Laporan
: Ayi Supriatna
Wartawan Tabloid Aktual
KABUPATEN BANDUNG - Pada acara peletakan batu pertama Bupati
Bandung menjelaskan pembangunan adalah ibadah makanya kami dari pemerintah
membangun, ingat bagaimana nabi membangun Madinah yang pertama nabi bangun
adalah mesjid yang kedua adalah pasar untuk perekonomian umat walaupun ada beda
pendapat tetapi kita harus menyatu, saya
bersama Kades berusaha mencari pengembang yang meringankan masyarakat
yaitu PT. ARMANI Dari Jakarta.
Kepala desa pangalengan (Dra. Tati Yulian Domo) memaparkan
pembanguna pasar desa pangalengan sangat dinanti – nanti dan dibutuhkan oleh
masyarakat terutama para pedagang di
karenakan pasar desa yang kondisinya sudah tidak layak dan belum pernah dilakukan pembangunan yang
menyeluruh, menginginkan pasar yang kondisinya baik dengan fasilitas yang
mendukung semua kegiatan, sesuai dengan aspirasi masyarakat dan sekaligus
mendukung program pemerintah kab. Bandung serta sesuai dengan RT RW Kab.

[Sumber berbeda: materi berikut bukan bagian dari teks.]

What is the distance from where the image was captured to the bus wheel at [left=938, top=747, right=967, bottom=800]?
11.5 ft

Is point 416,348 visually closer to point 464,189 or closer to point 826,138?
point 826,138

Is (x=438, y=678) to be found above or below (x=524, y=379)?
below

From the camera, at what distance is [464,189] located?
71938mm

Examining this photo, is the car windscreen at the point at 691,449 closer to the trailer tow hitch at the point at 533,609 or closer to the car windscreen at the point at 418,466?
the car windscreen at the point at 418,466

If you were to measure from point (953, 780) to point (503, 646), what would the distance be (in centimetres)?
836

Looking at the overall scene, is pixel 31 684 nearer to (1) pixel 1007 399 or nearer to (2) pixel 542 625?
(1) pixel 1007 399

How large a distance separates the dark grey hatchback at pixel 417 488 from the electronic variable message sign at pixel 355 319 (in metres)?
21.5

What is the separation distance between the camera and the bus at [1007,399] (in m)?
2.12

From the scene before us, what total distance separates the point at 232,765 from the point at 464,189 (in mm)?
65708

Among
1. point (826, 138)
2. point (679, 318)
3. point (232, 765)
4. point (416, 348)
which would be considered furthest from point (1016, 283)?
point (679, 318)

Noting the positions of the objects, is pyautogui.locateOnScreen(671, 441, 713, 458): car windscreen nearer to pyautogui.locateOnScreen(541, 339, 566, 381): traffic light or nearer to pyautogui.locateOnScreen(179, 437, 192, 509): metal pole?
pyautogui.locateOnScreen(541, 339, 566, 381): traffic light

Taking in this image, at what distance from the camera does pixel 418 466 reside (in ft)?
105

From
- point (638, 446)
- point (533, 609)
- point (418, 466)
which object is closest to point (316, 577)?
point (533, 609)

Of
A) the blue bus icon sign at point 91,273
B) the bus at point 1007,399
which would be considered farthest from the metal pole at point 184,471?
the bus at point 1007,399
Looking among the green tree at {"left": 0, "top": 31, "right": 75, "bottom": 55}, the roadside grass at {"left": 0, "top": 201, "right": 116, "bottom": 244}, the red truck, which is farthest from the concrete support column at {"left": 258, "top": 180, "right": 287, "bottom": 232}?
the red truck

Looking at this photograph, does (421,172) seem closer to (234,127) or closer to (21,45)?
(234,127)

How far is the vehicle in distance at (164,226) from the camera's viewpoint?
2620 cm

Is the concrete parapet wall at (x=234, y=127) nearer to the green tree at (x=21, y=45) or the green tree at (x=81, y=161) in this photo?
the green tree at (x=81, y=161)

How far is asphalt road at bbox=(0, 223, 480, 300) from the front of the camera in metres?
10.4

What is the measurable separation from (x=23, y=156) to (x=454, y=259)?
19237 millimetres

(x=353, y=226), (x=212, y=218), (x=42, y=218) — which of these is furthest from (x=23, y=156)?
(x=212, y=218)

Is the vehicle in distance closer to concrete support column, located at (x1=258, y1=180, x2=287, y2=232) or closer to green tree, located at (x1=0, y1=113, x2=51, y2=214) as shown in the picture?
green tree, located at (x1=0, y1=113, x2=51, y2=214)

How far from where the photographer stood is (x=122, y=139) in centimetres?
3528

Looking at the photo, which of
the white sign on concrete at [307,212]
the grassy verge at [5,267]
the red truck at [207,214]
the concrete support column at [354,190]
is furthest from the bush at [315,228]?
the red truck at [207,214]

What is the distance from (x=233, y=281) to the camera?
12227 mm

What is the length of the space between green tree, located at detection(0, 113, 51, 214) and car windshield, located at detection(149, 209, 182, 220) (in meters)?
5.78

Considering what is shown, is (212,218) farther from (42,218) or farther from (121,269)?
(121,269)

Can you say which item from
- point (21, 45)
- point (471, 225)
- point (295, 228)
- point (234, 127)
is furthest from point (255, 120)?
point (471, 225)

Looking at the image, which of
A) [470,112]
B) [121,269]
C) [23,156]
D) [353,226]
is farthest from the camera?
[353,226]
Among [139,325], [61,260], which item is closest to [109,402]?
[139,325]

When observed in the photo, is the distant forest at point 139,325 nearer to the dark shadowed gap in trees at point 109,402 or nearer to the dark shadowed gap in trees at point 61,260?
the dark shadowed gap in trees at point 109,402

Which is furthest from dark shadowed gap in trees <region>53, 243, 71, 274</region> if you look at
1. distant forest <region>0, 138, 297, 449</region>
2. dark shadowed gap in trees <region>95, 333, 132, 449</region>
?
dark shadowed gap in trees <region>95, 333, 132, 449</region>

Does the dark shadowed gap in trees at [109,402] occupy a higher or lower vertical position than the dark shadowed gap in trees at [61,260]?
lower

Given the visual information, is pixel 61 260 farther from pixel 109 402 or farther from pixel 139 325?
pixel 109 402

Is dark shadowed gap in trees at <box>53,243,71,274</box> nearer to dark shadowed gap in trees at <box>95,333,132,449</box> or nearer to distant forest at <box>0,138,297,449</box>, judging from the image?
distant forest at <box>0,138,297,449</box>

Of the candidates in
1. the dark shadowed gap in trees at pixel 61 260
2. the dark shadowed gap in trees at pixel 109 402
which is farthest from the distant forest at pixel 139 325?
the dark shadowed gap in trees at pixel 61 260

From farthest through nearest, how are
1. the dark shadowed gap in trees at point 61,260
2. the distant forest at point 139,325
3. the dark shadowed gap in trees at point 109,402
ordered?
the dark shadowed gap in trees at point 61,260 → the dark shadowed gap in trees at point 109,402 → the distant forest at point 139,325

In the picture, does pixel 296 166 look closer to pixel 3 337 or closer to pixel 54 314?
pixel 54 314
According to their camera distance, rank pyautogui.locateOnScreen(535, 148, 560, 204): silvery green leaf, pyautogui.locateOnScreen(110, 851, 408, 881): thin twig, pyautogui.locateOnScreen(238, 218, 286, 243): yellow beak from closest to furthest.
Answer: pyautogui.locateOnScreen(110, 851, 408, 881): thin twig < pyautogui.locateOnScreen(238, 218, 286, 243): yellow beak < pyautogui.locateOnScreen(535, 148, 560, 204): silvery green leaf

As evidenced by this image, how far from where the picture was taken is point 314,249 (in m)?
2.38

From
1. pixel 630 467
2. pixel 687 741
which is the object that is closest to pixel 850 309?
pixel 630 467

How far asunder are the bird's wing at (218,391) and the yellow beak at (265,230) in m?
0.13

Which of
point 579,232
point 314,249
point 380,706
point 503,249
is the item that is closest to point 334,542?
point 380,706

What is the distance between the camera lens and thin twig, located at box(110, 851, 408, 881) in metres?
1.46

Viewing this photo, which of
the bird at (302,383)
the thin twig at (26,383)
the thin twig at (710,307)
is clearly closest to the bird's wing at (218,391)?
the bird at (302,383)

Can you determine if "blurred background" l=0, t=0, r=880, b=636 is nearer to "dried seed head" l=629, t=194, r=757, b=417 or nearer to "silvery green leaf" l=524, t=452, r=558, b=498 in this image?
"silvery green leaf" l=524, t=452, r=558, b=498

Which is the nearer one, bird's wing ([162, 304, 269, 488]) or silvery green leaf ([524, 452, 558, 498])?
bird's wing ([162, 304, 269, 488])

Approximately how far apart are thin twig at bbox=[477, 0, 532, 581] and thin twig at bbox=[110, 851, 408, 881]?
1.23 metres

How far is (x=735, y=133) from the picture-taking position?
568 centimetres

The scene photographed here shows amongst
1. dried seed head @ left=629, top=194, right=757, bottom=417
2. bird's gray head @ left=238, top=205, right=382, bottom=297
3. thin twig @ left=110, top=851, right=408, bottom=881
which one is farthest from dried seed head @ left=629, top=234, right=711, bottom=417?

Bandung di mana kota Pangalengan merupakan kota satelit.
Proses administrasi
perijinan sudah dan sedang ditempuh dilaksanakan sesuai dengan peraturan
perundang – undangan yang terkait telah menetapkan PT. ARMANI sebagai investor,
dengan sistem bangun guna serah yang di awali dengan tempat penampungan
sementara pedagang, di awali dengan pembangunan TPS pedagang pada tanah kas
desa dengan ukuran kios 2 x 2 meter dan ukuran los 2 x 1.5 meter pelaksanaan
pembanguna TPS ini dilaksanakan selama 2 – 3 bulan dan proses pemindahan /
penempatan gratis tidak dipungut biaya , akan dibangun 2 lantai untuk dapat
menampung pedagang pasar lantai 1 diperuntukan untuk pedagang pemilik kios
lama, sedangkan lantai 2 untuk pedagang pemilik lapak lama berikut kios yang
menjual barang / makanan khas pangalengan.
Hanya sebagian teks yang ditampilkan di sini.